- _Objective_:
Beginning at the line that contains "In this particular" and ending at the last line of the entries, write out each line exactly; include nothing outside that span.

- _Records for this exercise_:
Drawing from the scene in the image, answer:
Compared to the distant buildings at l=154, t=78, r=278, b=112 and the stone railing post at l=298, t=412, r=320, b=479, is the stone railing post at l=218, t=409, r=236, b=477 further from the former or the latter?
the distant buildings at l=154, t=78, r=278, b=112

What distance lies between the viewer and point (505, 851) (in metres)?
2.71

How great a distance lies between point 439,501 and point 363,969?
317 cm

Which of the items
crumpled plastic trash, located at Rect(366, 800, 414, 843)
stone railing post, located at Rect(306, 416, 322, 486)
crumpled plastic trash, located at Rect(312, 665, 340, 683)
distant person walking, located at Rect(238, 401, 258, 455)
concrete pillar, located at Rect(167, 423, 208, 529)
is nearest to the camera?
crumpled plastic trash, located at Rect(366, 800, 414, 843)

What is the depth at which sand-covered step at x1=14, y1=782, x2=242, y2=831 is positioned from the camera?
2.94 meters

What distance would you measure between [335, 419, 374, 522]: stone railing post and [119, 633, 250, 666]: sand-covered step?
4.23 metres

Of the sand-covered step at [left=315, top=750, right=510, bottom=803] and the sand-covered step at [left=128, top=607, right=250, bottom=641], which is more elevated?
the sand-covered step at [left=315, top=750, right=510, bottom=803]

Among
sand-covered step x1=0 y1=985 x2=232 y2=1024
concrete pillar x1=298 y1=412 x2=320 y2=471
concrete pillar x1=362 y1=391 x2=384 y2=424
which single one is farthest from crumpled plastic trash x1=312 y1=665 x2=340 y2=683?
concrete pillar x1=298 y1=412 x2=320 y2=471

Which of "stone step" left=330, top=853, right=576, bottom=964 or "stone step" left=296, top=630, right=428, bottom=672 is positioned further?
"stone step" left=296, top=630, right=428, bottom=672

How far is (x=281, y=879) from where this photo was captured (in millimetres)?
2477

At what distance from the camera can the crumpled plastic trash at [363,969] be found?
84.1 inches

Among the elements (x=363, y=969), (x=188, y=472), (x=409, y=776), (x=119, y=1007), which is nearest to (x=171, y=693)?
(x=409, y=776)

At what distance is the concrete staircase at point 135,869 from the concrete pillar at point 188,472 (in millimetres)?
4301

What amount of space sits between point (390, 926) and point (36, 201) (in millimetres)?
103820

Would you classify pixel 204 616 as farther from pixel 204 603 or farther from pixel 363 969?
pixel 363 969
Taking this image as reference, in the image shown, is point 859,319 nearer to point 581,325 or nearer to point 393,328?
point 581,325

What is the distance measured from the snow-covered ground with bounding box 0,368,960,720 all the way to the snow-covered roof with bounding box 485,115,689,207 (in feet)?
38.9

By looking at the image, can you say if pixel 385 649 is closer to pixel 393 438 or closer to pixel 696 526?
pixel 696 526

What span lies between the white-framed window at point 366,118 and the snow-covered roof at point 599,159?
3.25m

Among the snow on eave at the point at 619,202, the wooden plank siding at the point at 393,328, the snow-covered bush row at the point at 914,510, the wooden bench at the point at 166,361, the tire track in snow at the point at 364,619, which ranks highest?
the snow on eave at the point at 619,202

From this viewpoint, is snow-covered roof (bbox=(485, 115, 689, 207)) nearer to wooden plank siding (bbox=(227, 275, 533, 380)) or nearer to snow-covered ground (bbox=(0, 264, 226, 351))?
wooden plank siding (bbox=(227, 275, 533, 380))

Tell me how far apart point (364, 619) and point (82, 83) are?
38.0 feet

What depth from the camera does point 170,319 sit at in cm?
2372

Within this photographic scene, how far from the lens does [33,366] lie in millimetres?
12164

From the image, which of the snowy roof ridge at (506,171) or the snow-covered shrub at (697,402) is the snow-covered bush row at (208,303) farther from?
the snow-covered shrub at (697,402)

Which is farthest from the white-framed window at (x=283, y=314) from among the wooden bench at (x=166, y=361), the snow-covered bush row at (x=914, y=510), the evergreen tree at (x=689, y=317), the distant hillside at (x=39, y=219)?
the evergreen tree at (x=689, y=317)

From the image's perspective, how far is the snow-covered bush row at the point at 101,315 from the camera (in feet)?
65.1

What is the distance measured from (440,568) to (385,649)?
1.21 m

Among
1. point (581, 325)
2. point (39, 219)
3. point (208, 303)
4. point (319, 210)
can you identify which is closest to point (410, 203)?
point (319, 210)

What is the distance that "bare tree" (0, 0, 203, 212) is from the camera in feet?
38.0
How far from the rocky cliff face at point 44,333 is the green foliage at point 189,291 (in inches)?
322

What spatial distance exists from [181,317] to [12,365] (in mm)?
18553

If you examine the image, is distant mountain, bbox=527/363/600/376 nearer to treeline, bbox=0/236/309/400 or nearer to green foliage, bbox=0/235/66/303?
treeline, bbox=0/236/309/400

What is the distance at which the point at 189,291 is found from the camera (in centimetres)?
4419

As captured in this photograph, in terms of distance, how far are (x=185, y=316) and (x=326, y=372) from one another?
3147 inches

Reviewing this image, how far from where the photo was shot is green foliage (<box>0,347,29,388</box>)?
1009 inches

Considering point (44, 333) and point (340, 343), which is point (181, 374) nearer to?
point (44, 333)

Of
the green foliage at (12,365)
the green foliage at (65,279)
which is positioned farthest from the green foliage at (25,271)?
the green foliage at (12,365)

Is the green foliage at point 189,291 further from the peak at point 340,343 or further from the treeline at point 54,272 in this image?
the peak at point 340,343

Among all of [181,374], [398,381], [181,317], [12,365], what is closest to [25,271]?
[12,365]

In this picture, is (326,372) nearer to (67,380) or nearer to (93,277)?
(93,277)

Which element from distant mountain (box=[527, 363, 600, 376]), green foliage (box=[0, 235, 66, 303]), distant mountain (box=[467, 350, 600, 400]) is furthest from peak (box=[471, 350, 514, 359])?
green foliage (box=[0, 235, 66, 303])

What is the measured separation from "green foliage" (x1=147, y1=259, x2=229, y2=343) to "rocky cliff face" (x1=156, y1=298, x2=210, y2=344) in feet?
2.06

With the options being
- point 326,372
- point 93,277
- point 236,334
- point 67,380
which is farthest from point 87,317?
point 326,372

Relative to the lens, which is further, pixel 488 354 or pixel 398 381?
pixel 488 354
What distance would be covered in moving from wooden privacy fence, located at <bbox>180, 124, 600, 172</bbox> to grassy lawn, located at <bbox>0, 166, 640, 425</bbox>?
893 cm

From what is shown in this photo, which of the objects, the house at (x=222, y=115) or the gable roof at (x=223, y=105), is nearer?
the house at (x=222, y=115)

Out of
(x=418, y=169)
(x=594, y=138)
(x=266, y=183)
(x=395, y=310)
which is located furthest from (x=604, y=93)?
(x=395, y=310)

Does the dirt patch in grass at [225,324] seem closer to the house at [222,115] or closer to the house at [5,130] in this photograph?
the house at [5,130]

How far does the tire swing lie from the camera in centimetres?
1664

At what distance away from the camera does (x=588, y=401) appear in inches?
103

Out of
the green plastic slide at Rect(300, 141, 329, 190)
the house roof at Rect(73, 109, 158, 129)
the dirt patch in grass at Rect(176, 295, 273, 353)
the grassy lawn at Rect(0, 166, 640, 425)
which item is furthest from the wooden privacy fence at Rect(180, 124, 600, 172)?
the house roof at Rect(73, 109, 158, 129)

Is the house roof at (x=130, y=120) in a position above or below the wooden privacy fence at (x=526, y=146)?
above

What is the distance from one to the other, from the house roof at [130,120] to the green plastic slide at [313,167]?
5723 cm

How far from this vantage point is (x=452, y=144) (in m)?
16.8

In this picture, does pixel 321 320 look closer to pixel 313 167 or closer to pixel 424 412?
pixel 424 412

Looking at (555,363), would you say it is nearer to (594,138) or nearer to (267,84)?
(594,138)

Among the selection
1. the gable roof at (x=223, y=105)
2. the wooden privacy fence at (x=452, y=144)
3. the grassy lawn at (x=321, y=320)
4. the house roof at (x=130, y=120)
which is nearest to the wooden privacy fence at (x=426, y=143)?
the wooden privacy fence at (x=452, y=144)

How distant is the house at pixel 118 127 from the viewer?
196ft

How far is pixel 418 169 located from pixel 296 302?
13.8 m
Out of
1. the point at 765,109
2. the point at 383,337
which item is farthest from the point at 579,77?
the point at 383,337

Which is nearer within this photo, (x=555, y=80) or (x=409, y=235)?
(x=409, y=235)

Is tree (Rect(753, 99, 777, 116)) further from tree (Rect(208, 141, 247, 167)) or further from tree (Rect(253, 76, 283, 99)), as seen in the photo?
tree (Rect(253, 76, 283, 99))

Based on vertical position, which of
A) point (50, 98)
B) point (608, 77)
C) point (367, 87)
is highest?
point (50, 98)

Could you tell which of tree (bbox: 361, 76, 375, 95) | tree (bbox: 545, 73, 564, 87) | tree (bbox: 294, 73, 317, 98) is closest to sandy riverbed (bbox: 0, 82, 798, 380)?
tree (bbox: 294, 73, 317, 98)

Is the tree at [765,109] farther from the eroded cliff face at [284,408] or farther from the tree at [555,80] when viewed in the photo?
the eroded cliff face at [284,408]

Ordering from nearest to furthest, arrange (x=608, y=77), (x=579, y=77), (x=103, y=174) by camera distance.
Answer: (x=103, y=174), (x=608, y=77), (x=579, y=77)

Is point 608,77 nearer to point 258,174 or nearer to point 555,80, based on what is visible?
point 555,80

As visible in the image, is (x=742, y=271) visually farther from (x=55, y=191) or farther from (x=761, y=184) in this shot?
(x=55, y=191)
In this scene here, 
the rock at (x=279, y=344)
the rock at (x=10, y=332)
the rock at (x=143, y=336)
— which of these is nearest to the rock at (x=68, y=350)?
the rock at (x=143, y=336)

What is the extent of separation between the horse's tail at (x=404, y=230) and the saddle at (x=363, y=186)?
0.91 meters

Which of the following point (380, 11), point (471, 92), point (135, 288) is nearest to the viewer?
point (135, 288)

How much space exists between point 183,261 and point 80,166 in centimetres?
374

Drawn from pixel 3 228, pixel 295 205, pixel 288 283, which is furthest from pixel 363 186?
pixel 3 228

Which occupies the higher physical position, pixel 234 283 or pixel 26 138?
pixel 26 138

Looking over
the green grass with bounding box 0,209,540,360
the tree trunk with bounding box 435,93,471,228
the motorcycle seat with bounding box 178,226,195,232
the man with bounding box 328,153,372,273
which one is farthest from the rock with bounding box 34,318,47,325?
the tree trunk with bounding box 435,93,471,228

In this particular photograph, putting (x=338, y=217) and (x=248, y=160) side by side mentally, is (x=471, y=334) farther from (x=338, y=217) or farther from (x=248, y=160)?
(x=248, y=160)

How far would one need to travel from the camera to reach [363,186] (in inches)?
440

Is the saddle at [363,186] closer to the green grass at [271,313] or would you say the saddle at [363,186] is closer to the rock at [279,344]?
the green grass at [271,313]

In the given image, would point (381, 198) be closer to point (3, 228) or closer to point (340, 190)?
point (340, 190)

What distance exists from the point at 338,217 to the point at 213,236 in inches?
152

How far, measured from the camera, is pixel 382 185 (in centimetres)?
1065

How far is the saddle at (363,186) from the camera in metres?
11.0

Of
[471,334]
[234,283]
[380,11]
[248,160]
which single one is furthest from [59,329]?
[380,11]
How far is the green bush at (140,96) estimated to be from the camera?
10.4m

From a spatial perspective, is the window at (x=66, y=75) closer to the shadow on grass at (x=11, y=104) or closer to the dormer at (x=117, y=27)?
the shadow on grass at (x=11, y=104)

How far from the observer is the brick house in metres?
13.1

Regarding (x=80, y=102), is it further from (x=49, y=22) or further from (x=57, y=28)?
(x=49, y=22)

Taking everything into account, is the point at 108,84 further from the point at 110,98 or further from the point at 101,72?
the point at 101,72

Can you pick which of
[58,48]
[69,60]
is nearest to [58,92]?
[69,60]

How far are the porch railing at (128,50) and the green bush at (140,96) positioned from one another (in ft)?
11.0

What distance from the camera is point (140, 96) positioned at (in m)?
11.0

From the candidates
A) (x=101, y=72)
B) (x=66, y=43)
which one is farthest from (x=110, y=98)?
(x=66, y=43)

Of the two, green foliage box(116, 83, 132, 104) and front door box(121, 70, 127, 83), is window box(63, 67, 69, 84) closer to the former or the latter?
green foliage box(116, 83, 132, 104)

- _Result of this task_:
In this particular photograph, putting (x=338, y=217) and (x=248, y=160) side by side mentally, is (x=471, y=334) farther from (x=338, y=217) or farther from (x=248, y=160)?
(x=248, y=160)

How far would one need to travel from the camera to reach [363,186] (in inches)?
440

Is the saddle at [363,186] closer to the green grass at [271,313] or would you say the saddle at [363,186] is closer to the rock at [279,344]?
the green grass at [271,313]

In the given image, would point (381, 198) be closer to point (3, 228) or closer to point (340, 190)?
point (340, 190)

What distance exists from the point at 338,217 to the point at 213,236 in inches?
152

How far, measured from the camera, is pixel 382 185 (in centimetres)?
1065

How far is the saddle at (363,186) from the camera in metres?
11.0

Of
[471,334]
[234,283]
[380,11]
[248,160]
which single one is furthest from [59,329]?
[380,11]
How far is the green bush at (140,96) estimated to be from the camera?
10.4m

From a spatial perspective, is the window at (x=66, y=75) closer to the shadow on grass at (x=11, y=104) or closer to the dormer at (x=117, y=27)?
the shadow on grass at (x=11, y=104)

How far from the observer is the brick house in metres?
13.1

Regarding (x=80, y=102), is it further from (x=49, y=22) or further from (x=57, y=28)?
(x=49, y=22)

Taking everything into account, is the point at 108,84 further from the point at 110,98 or further from the point at 101,72?
the point at 101,72

Can you pick which of
[58,48]
[69,60]
is nearest to [58,92]?
[69,60]

How far are the porch railing at (128,50) and the green bush at (140,96) positioned from one another (in ft)?
11.0

What distance from the camera is point (140, 96) positioned at (in m)?
11.0

From the candidates
A) (x=101, y=72)
B) (x=66, y=43)
which one is farthest from (x=110, y=98)?
(x=66, y=43)

Of the two, green foliage box(116, 83, 132, 104) and front door box(121, 70, 127, 83), is window box(63, 67, 69, 84) closer to the former or the latter?
green foliage box(116, 83, 132, 104)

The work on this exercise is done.